What you have to do
Update the stretch of records below, from the line containing "Approximately how far" through the end of the records, by replacing "vantage point" with "viewpoint" and leaving everything else unchanged. Return only those lines.

(Records in a dataset)
_ _ _ _ _ _ _

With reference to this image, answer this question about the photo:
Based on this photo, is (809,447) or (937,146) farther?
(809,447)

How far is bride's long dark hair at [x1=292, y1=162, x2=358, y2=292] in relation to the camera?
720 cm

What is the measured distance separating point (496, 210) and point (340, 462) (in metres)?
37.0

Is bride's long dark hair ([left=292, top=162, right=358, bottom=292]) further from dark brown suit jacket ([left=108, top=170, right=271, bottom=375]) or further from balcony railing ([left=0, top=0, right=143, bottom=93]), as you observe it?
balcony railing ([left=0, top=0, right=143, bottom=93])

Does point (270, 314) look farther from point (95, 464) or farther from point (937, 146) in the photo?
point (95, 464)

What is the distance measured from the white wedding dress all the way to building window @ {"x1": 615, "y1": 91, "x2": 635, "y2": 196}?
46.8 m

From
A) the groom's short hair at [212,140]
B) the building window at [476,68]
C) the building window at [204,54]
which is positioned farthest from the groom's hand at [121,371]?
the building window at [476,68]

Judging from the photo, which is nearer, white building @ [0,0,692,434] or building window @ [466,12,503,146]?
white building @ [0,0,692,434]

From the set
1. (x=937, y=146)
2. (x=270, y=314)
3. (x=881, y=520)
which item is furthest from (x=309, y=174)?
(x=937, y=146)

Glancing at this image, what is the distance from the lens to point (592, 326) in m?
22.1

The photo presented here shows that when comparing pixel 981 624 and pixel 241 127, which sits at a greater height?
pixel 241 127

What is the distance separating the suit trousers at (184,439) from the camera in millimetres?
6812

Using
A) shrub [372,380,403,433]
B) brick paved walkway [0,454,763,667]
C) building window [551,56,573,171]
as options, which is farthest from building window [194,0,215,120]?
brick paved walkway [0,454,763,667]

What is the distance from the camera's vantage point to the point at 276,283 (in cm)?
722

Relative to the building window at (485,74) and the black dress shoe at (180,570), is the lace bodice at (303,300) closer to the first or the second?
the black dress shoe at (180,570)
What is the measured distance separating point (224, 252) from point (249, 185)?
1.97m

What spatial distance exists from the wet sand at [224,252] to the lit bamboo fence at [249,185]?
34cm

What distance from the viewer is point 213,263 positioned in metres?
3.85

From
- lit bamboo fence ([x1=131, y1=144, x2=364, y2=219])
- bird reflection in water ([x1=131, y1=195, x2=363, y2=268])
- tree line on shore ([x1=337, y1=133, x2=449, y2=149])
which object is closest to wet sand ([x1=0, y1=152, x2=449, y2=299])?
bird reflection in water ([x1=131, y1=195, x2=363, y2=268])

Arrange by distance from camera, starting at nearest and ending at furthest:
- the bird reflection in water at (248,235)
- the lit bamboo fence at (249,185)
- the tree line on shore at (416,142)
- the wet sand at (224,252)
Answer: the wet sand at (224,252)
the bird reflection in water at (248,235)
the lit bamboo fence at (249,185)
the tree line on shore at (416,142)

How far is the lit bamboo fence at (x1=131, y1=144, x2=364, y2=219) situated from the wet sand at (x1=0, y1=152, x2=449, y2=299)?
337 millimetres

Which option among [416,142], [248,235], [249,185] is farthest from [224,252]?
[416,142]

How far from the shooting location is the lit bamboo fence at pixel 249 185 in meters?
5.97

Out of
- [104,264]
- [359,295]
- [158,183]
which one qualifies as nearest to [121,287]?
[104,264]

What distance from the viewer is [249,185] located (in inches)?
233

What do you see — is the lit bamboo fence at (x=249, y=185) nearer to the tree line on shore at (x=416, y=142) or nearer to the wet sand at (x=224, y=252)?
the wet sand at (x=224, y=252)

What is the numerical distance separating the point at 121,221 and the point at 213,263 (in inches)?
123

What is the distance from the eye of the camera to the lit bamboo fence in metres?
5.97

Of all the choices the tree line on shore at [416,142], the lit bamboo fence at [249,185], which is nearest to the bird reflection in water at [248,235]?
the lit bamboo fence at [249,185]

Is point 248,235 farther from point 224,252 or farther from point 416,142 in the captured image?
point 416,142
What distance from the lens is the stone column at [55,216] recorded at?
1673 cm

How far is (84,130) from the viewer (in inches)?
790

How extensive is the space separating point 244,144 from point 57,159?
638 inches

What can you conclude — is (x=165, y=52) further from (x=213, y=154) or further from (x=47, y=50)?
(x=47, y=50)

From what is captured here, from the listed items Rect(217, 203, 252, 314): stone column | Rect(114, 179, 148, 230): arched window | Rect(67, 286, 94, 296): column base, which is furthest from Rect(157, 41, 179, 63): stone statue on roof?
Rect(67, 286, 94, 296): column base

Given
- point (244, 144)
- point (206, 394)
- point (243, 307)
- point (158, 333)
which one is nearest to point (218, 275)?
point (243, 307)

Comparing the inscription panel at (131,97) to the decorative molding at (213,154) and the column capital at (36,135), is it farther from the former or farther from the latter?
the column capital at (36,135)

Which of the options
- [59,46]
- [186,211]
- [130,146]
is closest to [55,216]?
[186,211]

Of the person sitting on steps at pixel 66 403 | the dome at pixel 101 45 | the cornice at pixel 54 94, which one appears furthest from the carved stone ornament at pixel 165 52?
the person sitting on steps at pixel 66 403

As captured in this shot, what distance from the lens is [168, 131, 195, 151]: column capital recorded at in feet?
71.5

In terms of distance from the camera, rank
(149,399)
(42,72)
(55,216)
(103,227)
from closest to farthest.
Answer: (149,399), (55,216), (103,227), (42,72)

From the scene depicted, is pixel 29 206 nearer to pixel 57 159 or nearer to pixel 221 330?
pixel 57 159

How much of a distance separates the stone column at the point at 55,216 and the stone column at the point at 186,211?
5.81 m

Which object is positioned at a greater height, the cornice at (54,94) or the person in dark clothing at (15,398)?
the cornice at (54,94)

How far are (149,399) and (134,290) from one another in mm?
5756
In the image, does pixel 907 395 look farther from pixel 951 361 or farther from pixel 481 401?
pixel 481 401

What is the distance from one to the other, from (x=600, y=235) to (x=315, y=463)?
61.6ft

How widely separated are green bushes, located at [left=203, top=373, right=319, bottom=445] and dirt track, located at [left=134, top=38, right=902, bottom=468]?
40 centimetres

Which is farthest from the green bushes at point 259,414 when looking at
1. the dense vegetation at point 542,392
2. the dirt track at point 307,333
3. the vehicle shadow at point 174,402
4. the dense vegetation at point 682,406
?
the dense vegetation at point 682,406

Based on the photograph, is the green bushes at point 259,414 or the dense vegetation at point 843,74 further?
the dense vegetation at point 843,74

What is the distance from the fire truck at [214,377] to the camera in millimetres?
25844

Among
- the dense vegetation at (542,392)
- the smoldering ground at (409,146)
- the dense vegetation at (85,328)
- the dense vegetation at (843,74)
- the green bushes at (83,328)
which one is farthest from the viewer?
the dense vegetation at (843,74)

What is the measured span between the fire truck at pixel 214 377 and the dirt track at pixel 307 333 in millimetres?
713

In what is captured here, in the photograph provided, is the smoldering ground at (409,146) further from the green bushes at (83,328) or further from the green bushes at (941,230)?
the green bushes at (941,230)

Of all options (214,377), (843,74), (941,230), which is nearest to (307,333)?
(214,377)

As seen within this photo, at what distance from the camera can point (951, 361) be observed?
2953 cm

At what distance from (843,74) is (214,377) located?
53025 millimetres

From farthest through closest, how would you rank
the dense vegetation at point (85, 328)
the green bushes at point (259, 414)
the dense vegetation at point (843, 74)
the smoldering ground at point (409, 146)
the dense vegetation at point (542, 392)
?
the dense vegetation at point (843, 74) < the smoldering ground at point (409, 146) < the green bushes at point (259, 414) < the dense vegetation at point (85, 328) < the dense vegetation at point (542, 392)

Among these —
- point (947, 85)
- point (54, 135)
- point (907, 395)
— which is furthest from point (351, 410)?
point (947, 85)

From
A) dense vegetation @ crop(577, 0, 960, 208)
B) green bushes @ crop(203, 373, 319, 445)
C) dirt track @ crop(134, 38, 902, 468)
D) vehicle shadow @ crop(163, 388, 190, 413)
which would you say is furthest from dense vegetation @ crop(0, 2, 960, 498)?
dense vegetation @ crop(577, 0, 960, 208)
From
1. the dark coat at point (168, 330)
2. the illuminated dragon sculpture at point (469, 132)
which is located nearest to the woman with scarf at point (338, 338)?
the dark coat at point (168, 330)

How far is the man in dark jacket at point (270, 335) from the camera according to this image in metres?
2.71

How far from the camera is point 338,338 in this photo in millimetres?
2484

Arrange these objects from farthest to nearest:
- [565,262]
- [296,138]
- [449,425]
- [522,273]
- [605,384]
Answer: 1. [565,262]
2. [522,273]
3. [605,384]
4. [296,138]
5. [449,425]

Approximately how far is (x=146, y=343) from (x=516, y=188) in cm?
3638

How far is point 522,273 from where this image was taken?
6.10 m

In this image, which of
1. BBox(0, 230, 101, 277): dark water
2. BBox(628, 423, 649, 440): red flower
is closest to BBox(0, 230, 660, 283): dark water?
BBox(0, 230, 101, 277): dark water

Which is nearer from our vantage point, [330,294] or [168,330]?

_ _ _ _ _ _ _

Solution below
Approximately how far is (x=146, y=343) from (x=516, y=188) in cm?
3638

How far is point 522,273 from where this image was taken?
6.10 m

In this image, which of
1. BBox(0, 230, 101, 277): dark water
2. BBox(628, 423, 649, 440): red flower
is closest to BBox(0, 230, 660, 283): dark water?
BBox(0, 230, 101, 277): dark water

Which is nearer from our viewpoint, [330,294] or [168,330]?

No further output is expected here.